Some values don’t change. Maybe sometimes that’s because a system isn’t “goal seeking.” For example, AlphaZero doesn’t change its value of “board-state = win.” (Thankfully! Because if that changed to “board-state = not lose,” then a reasonable instrumental goal might be to just kill its opponent.)
But I’m a goal seeking system. Shard theory seems to posit terminal values that constantly pop up and vy for position in humans like me. But certain values of mine seem impossible to change. Like, I can’t decide to desire my own misery/pain/suffering.
So if terminal values aren’t static, what about the values that are? Are these even more terminal? Or is it something else?
We had many posts trying to answer this question. One of the candidates is the master-slave model of the master setting the slave’s shorter-term allegedly terminal values so that the slave did actions satisfying the master’s longer-term values, which are approval from a circle of people, health, sex, power and proxies like sweet food.

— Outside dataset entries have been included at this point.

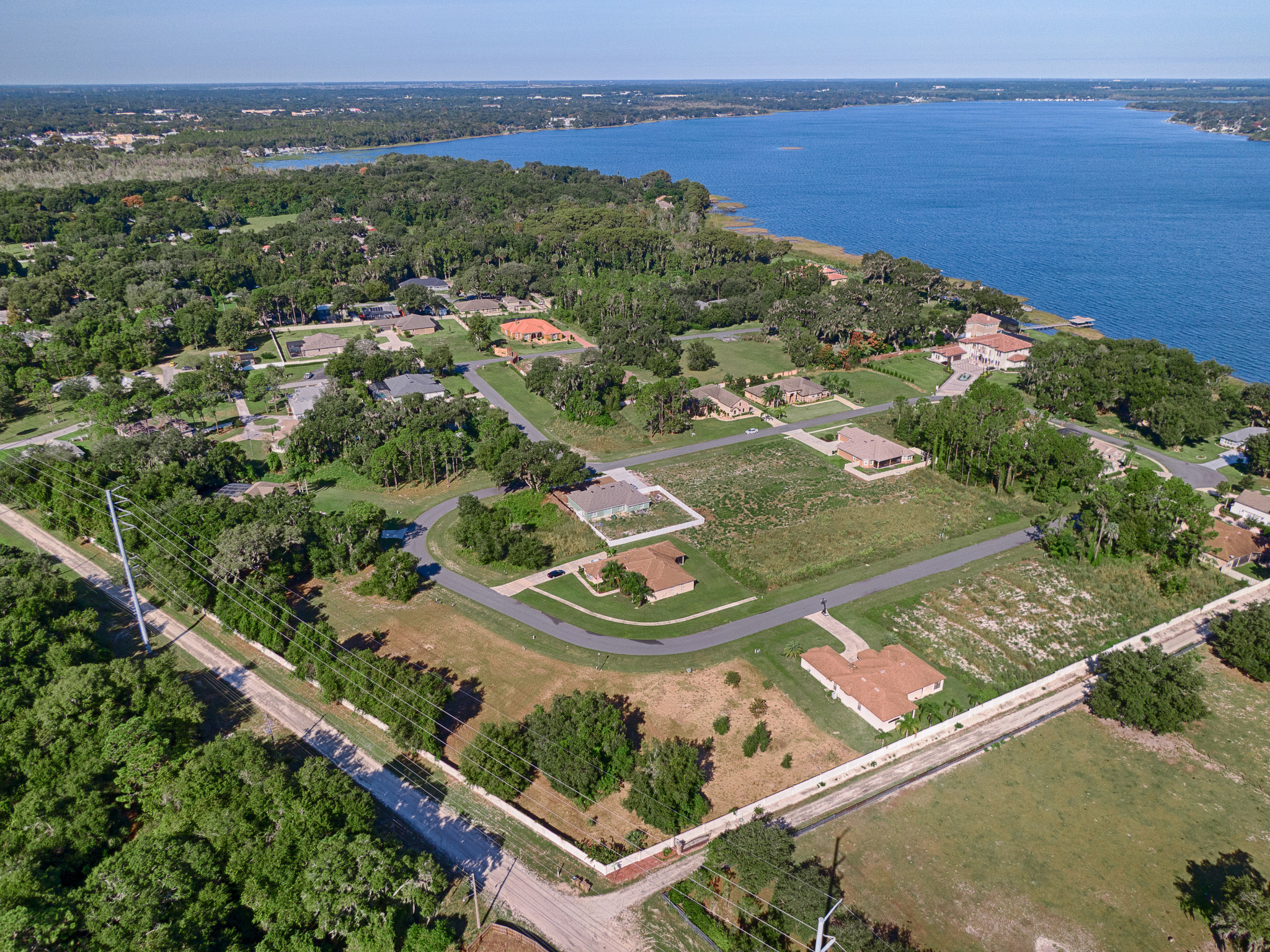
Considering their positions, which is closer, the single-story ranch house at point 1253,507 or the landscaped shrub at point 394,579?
the landscaped shrub at point 394,579

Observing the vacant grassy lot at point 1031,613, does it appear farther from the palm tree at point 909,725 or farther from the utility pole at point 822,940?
the utility pole at point 822,940

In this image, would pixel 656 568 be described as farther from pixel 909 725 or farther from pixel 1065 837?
pixel 1065 837

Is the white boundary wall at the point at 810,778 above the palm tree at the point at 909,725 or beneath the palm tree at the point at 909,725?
beneath

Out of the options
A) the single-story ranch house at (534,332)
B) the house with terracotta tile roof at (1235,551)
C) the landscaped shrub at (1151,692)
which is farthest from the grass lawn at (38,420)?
the house with terracotta tile roof at (1235,551)

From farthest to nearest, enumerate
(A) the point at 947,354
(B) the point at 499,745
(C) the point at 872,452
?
(A) the point at 947,354, (C) the point at 872,452, (B) the point at 499,745

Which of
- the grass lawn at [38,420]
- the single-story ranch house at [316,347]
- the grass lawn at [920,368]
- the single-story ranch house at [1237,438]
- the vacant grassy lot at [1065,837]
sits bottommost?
the vacant grassy lot at [1065,837]

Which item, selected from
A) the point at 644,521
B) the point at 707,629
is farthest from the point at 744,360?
the point at 707,629

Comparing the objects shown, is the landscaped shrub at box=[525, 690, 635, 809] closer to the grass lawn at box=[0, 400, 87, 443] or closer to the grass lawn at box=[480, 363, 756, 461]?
the grass lawn at box=[480, 363, 756, 461]

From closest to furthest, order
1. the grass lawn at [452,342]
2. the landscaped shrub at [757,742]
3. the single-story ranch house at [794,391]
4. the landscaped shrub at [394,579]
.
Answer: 1. the landscaped shrub at [757,742]
2. the landscaped shrub at [394,579]
3. the single-story ranch house at [794,391]
4. the grass lawn at [452,342]
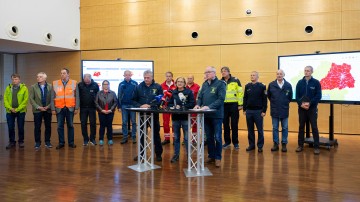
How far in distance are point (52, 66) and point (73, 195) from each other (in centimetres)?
897

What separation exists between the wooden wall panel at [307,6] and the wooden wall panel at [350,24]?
0.95ft

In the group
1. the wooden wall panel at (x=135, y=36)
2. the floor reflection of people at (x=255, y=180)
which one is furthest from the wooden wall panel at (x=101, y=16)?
the floor reflection of people at (x=255, y=180)

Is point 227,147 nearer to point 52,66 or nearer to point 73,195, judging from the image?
point 73,195

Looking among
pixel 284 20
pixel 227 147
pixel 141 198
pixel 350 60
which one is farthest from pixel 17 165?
pixel 284 20

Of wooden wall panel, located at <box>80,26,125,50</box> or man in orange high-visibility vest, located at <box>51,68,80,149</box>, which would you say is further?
wooden wall panel, located at <box>80,26,125,50</box>

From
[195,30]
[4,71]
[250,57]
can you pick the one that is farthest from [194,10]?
[4,71]

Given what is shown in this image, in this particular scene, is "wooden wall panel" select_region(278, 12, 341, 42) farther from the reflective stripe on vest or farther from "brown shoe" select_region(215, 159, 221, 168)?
the reflective stripe on vest

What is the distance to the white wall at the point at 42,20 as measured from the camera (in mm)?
8852

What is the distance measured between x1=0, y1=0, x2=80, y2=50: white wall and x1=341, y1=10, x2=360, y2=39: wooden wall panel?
26.4ft

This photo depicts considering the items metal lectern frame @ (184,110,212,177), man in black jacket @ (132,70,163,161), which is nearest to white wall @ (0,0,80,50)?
man in black jacket @ (132,70,163,161)

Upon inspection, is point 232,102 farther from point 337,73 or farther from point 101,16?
point 101,16

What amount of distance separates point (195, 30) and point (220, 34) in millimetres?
771

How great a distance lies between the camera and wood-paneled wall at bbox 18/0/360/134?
893cm

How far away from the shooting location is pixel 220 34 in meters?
9.98
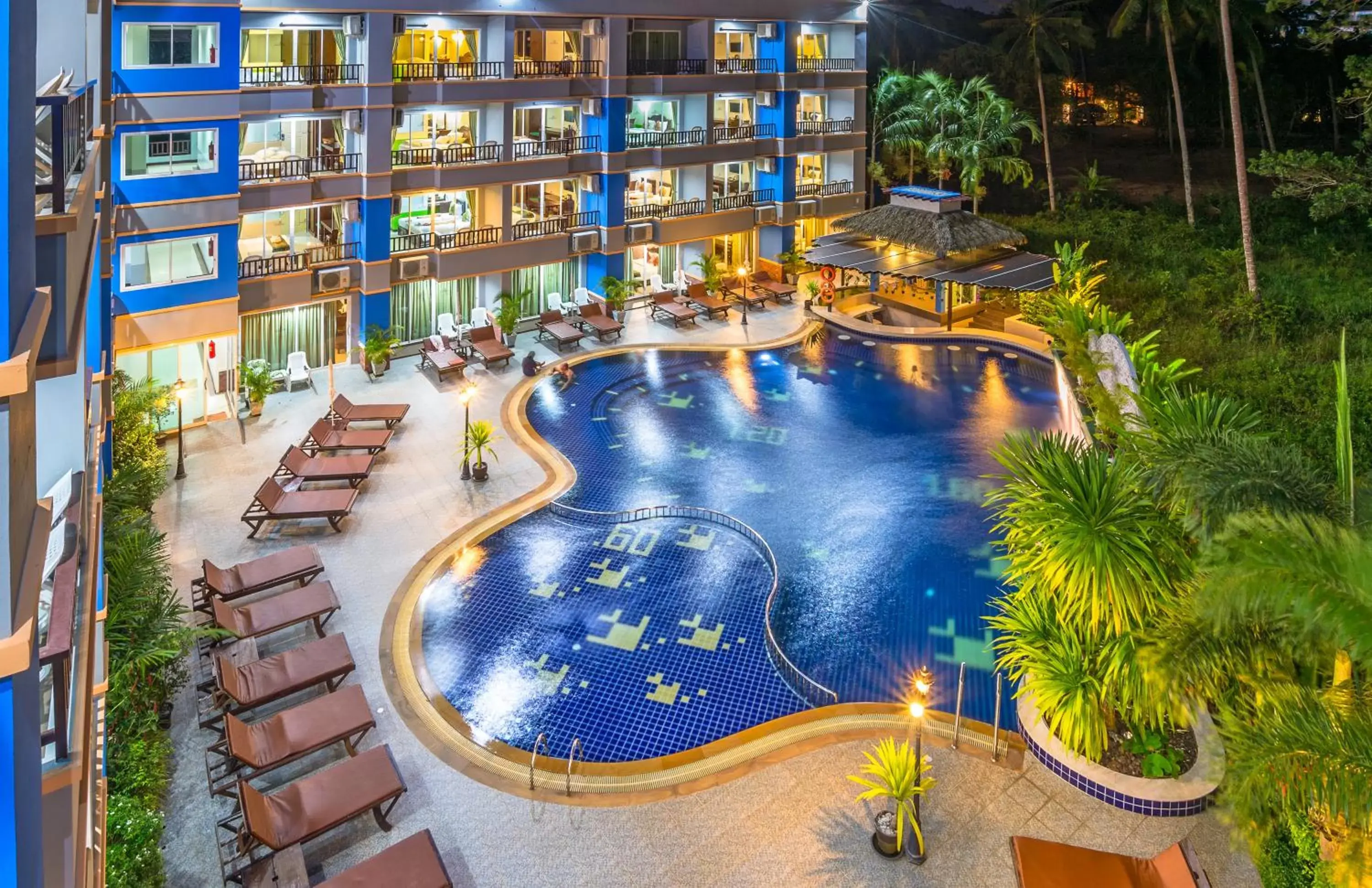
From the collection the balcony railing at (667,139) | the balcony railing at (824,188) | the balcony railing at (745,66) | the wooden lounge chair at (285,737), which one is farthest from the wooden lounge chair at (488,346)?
the wooden lounge chair at (285,737)

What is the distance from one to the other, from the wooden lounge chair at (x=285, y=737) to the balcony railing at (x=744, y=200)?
24.6 metres

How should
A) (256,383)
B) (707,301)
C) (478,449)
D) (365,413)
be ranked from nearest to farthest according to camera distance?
1. (478,449)
2. (365,413)
3. (256,383)
4. (707,301)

That being said, approval from a circle of people is itself hard to define. For example, it could change with a change of the circle. Or the role of the circle could be played by media forming the user’s opinions on some subjects with no feedback from the user. An additional value could be consistence of the worldview with lived experiences...
Thanks for the links! In addition to Shard Theory, I have seen Steven’s work and it is helpful. Both approaches seem to suggest human terminal values change...I don’t know what they’d say about the idea that some (human) terminal values are unchanging.
If Evolution is the master and humans are the slave in Wei Dai’s model, that seems to suggest that we don’t have unchangeable terminal values. But while the concept makes sense at the evolutionary scale, it doesn’t make sense to me that it implies within-lifespan terminal value changeability (or really any values...if I want pizza for dinner, evolution can’t suddenly make me want burgers). What do you think?